Artificial Neural Network is an Machine learning model derived from the structure and function of biological neurons in the human brain. Consisting of interlinked layers of nodes (neurons), these ANN are supposed to make a distinction between given data and give outputs based on examples learnt. The structure of the network which is composed of an input layer; one or more hidden layers and output layer. The neurons personalize information by weighing inputs and applying a kernel activation formula so that the network learns non-linearity in data. This the network achieves by back propagating, a process by which errors in the output are taken as a basis for fine tuning the weights. Due to their learning mechanism, ANN are used for data analysis tasks that involve recognition of patterns such as image analyzers, speech or voice recognition systems and predictive modeling analytical systems.

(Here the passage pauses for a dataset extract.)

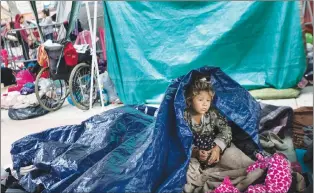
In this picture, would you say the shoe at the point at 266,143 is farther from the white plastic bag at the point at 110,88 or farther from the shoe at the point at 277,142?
the white plastic bag at the point at 110,88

In the area of pharmaceutical science such as drug design, ANN have the capabilities to capture mapping between molecular structure and its corresponding, biological activity or physicochemical property and make prediction in QSPR and QSAR analysis. Due to the efficiency of handling and processing high dimensional data, ANNs are a robust tool for modeling the intricate mapping of input and output variables; hence playing a significant role in enhancing cheminformatics and pharmaceutical based fields. Table 6 represents the predicted values of Reverse indices indices generated by Algorithm-3 and Table 7 represents the error estimates for the predicted values.

Suppose we are given training data \((\textbf{a}_i, \textbf{b}_i)\) where \(\textbf{a}_i \in \mathbb {R}^M\) and \(\textbf{b}_i \in \mathbb {R}^N\). An ANN consists of multiple layers of units, where each unit computes a weighted sum of its inputs followed by an activation function. For the ANN model, we implemented a feedforward neural network using the TensorFlow/Keras library. The network architecture consists of:

  • Input layer The number of neurons is equal to the number of input features.

  • Hidden layers Two fully connected layers with 8 neurons each, using the ReLU activation function.

  • Output layer A single neuron with a linear activation function to predict continuous values.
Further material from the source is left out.